EXERCISE OBJECTIVE :: The answer must be an exact copy of the lines from the one containing "Running the marathon" through the end of the records, with the pictures left out.

——————————

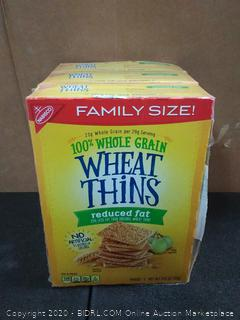 Wheat Thins Crackers (Reduced Fat, 14.5-Ounce Box)×3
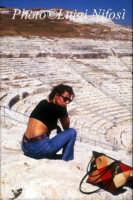 teatro greco  - Siracusa (2872 clic)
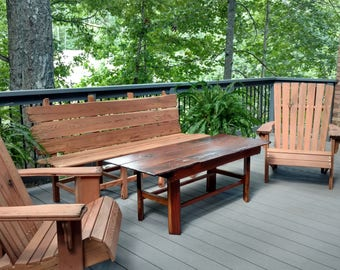 Hand Crafted 5 Piece Reclaimed Redwood Patio Furniture Set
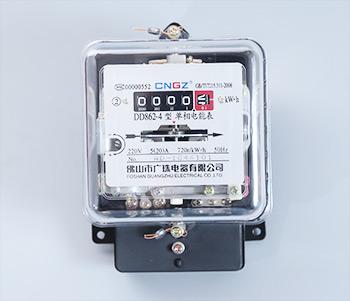广珠电气产品质量有保障,服务优质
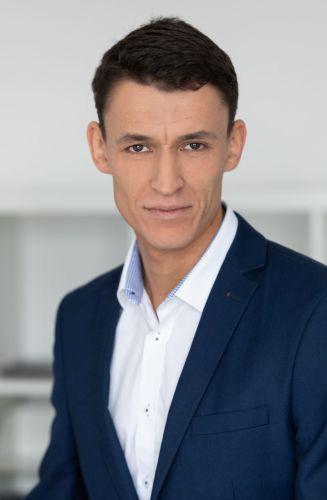 Marek Młodecki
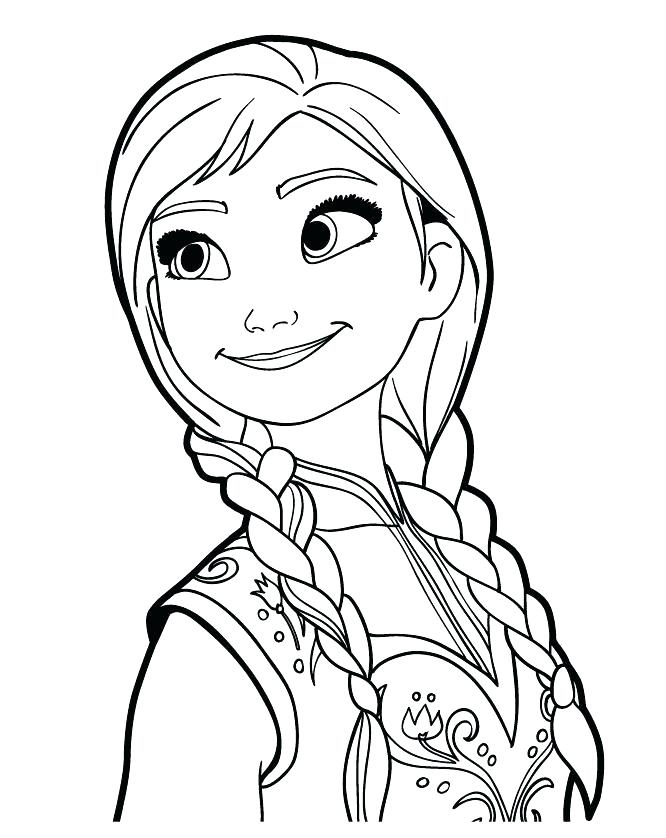 666x838 Frozencoloring Pages Awesome Frozen Coloring Pages For Frozen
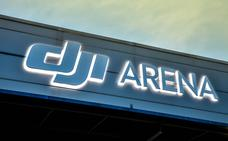 Drone arena opens in Korea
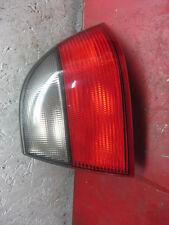 01 00 99 saab 9-5 sedan oem right passenger side tail brake light lamp assembly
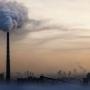 Confinamento reduziu emissões globais de CO² ao menor nível em 14 anos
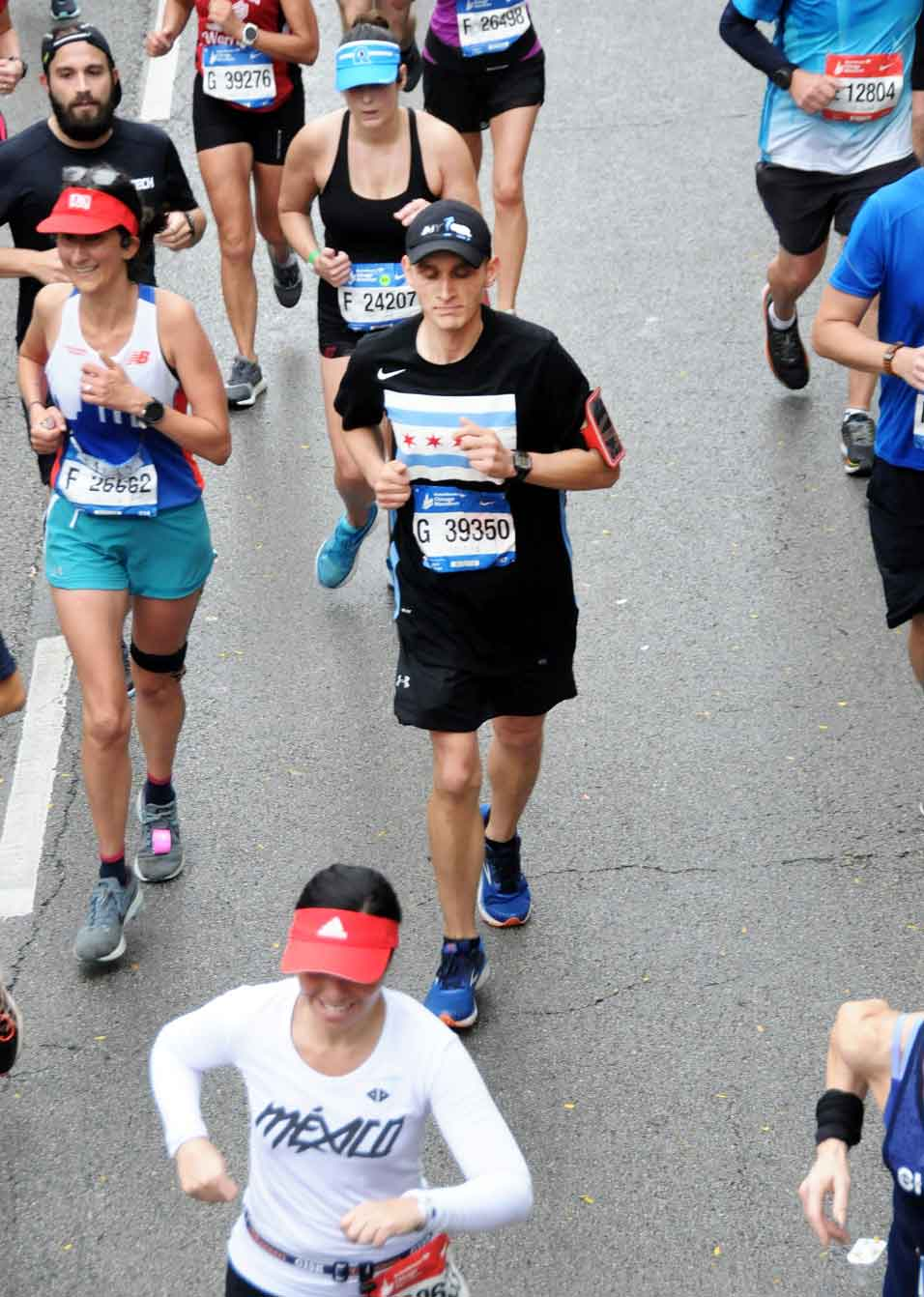 Running the marathon - how FFC helped member John finish the Chicago Marathon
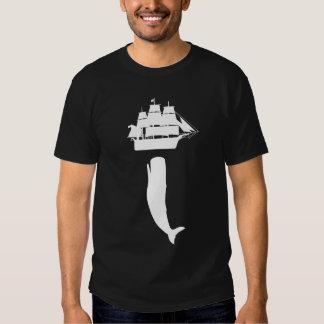T-shirt en hausse de Moby Dick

——————————

RESPONSE TO THE TASK ::
 Running the marathon - how FFC helped member John finish the Chicago Marathon
T-shirt en hausse de Moby Dick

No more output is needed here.